STATED GOAL = Output every entry exactly, from the first line to the last.

Spatial relationship records:
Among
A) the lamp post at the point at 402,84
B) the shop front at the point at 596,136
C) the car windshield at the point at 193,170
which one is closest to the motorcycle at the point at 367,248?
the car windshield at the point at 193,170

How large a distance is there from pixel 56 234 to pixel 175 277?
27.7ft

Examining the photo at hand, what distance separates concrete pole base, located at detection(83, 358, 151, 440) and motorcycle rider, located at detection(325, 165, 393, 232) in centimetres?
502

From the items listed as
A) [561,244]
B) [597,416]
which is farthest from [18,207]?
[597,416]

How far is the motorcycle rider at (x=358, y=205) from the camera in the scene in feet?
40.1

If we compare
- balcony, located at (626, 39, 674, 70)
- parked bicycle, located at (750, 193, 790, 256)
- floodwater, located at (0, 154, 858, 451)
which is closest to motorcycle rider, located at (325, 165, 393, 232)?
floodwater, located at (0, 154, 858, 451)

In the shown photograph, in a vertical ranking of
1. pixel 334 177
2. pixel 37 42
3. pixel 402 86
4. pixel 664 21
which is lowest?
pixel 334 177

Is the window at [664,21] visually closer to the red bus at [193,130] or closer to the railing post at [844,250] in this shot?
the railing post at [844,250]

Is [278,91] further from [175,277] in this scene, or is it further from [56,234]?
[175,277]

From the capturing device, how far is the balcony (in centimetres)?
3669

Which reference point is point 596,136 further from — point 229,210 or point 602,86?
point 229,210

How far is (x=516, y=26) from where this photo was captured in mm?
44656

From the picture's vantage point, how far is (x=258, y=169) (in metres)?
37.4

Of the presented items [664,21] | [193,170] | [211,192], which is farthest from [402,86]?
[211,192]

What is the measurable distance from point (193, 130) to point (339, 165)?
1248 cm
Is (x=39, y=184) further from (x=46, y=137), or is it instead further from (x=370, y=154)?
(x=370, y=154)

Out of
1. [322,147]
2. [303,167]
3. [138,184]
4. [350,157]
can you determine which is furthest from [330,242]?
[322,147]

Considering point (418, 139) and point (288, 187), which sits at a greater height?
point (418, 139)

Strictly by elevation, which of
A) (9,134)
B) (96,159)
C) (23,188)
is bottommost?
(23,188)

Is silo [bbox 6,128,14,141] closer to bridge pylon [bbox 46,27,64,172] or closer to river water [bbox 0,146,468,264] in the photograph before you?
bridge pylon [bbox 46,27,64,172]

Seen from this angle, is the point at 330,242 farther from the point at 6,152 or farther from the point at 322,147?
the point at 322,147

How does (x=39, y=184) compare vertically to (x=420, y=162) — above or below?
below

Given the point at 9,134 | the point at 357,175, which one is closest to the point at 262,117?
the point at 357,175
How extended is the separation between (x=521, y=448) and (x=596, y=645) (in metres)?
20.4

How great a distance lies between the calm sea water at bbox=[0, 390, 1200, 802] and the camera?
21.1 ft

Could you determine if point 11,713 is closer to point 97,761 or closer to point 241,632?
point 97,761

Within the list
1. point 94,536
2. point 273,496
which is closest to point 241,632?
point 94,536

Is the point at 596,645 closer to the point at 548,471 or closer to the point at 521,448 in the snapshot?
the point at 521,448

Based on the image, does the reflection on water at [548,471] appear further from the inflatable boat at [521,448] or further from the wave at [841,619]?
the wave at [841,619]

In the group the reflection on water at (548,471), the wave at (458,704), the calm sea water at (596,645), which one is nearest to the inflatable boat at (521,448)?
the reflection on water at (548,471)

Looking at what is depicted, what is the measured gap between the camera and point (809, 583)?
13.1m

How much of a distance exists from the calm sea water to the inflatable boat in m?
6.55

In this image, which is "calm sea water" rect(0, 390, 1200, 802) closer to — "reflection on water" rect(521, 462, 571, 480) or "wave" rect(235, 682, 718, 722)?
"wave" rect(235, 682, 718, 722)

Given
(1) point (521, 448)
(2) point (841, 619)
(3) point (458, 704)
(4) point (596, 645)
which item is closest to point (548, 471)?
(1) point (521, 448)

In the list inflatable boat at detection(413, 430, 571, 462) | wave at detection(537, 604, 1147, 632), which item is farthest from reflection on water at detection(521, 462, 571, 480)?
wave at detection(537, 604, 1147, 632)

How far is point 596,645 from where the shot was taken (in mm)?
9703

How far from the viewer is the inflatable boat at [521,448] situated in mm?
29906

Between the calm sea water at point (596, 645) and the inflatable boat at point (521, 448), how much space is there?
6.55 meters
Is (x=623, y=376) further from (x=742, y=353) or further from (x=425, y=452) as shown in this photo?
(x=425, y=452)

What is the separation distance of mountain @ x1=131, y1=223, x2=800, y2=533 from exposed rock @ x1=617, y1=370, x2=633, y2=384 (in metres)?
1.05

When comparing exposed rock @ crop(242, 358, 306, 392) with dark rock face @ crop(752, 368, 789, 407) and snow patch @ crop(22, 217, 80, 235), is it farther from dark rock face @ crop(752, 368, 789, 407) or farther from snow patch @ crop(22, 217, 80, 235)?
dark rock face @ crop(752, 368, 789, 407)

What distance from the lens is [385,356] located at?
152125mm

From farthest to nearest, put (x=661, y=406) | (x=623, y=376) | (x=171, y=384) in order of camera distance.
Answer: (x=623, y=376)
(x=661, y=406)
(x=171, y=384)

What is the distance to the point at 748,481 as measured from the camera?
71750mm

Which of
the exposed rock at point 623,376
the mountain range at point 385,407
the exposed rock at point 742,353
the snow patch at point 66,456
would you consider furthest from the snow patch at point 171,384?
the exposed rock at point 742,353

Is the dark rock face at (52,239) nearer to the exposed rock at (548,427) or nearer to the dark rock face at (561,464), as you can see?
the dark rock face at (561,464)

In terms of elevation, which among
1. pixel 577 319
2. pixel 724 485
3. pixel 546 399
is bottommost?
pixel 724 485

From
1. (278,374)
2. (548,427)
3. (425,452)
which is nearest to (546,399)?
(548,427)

COMPLETED EXERCISE =
Among
A) the lamp post at the point at 402,84
B) the shop front at the point at 596,136
C) the car windshield at the point at 193,170
which one is closest to the motorcycle at the point at 367,248?
the car windshield at the point at 193,170

How large a distance is there from pixel 56 234 to pixel 175 277?
27.7ft

Examining the photo at hand, what distance separates concrete pole base, located at detection(83, 358, 151, 440) and motorcycle rider, located at detection(325, 165, 393, 232) in centimetres?
502

From the items listed as
A) [561,244]
B) [597,416]
which is farthest from [18,207]?
[597,416]

How far is the motorcycle rider at (x=358, y=205) from the camera in the scene in feet?
40.1

If we compare
- balcony, located at (626, 39, 674, 70)
- parked bicycle, located at (750, 193, 790, 256)
- floodwater, located at (0, 154, 858, 451)
which is closest to motorcycle rider, located at (325, 165, 393, 232)?
floodwater, located at (0, 154, 858, 451)

In the shown photograph, in a vertical ranking of
1. pixel 334 177
2. pixel 37 42
3. pixel 402 86
4. pixel 664 21
which is lowest?
pixel 334 177

Is the window at [664,21] visually closer to the red bus at [193,130] or closer to the railing post at [844,250] in this shot?
the railing post at [844,250]

Is [278,91] further from [175,277] in this scene, or is it further from [56,234]?
[175,277]

From the capturing device, how far is the balcony (in centimetres)?
3669

Which reference point is point 596,136 further from — point 229,210 or point 602,86?
point 229,210

How far is (x=516, y=26) from where this photo was captured in mm?
44656

From the picture's vantage point, how far is (x=258, y=169) (in metres)?
37.4

Of the presented items [664,21] | [193,170] | [211,192], which is farthest from [402,86]?
[211,192]

What is the measurable distance from point (193, 130) to point (339, 165)?
1248 cm
Is (x=39, y=184) further from (x=46, y=137), or is it instead further from (x=370, y=154)?
(x=370, y=154)

Out of
1. [322,147]
2. [303,167]
3. [138,184]
4. [350,157]
can you determine which is furthest from [330,242]?
[322,147]

Considering point (418, 139) and point (288, 187), which sits at a greater height?
point (418, 139)

Strictly by elevation, which of
A) (9,134)
B) (96,159)
C) (23,188)
is bottommost?
(23,188)

Is silo [bbox 6,128,14,141] closer to bridge pylon [bbox 46,27,64,172] or closer to river water [bbox 0,146,468,264] in the photograph before you?
bridge pylon [bbox 46,27,64,172]

Seen from this angle, is the point at 330,242 farther from the point at 6,152 or farther from the point at 322,147?
the point at 322,147

How does (x=39, y=184) compare vertically to (x=420, y=162) — above or below?
below

Given the point at 9,134 | the point at 357,175, which one is closest to the point at 262,117?
the point at 357,175
How extended is the separation between (x=521, y=448) and (x=596, y=645) (in metres)?
20.4

How great a distance lies between the calm sea water at bbox=[0, 390, 1200, 802] and the camera?
21.1 ft

Could you determine if point 11,713 is closer to point 97,761 or closer to point 241,632?
point 97,761

Within the list
1. point 94,536
2. point 273,496
which is closest to point 241,632?
point 94,536

Is the point at 596,645 closer to the point at 548,471 or closer to the point at 521,448 in the snapshot?
the point at 521,448

Based on the image, does the reflection on water at [548,471] appear further from the inflatable boat at [521,448] or further from the wave at [841,619]?
the wave at [841,619]

In the group the reflection on water at (548,471), the wave at (458,704), the calm sea water at (596,645), which one is nearest to the inflatable boat at (521,448)?
the reflection on water at (548,471)

Looking at what is depicted, what is the measured gap between the camera and point (809, 583)?
13.1m

How much of a distance exists from the calm sea water to the inflatable boat in m?
6.55

In this image, which is "calm sea water" rect(0, 390, 1200, 802) closer to — "reflection on water" rect(521, 462, 571, 480) or "wave" rect(235, 682, 718, 722)?
"wave" rect(235, 682, 718, 722)

Given
(1) point (521, 448)
(2) point (841, 619)
(3) point (458, 704)
(4) point (596, 645)
which item is closest to point (548, 471)?
(1) point (521, 448)

In the list inflatable boat at detection(413, 430, 571, 462) | wave at detection(537, 604, 1147, 632), which item is farthest from reflection on water at detection(521, 462, 571, 480)?
wave at detection(537, 604, 1147, 632)

How far is point 596,645 from where the shot was taken (in mm)?
9703

How far from the viewer is the inflatable boat at [521,448] situated in mm?
29906

Between the calm sea water at point (596, 645) and the inflatable boat at point (521, 448), how much space is there?
6.55 meters
Is (x=623, y=376) further from (x=742, y=353) or further from (x=425, y=452) as shown in this photo?
(x=425, y=452)

What is the separation distance of mountain @ x1=131, y1=223, x2=800, y2=533 from exposed rock @ x1=617, y1=370, x2=633, y2=384 (in metres)?
1.05

When comparing exposed rock @ crop(242, 358, 306, 392) with dark rock face @ crop(752, 368, 789, 407) and snow patch @ crop(22, 217, 80, 235), is it farther from dark rock face @ crop(752, 368, 789, 407) or farther from snow patch @ crop(22, 217, 80, 235)?
dark rock face @ crop(752, 368, 789, 407)

What distance from the lens is [385,356] located at?
152125mm

From farthest to nearest, put (x=661, y=406) | (x=623, y=376) | (x=171, y=384) in order of camera distance.
Answer: (x=623, y=376)
(x=661, y=406)
(x=171, y=384)

What is the distance to the point at 748,481 as measured from the camera?
71750mm

Which of
the exposed rock at point 623,376
the mountain range at point 385,407
the exposed rock at point 742,353
the snow patch at point 66,456
would you consider furthest from the snow patch at point 171,384?
the exposed rock at point 742,353

Is the dark rock face at (52,239) nearer to the exposed rock at (548,427) or nearer to the dark rock face at (561,464), as you can see?
the dark rock face at (561,464)

In terms of elevation, which among
1. pixel 577 319
2. pixel 724 485
3. pixel 546 399
is bottommost?
pixel 724 485

From
1. (278,374)
2. (548,427)
3. (425,452)
which is nearest to (546,399)?
(548,427)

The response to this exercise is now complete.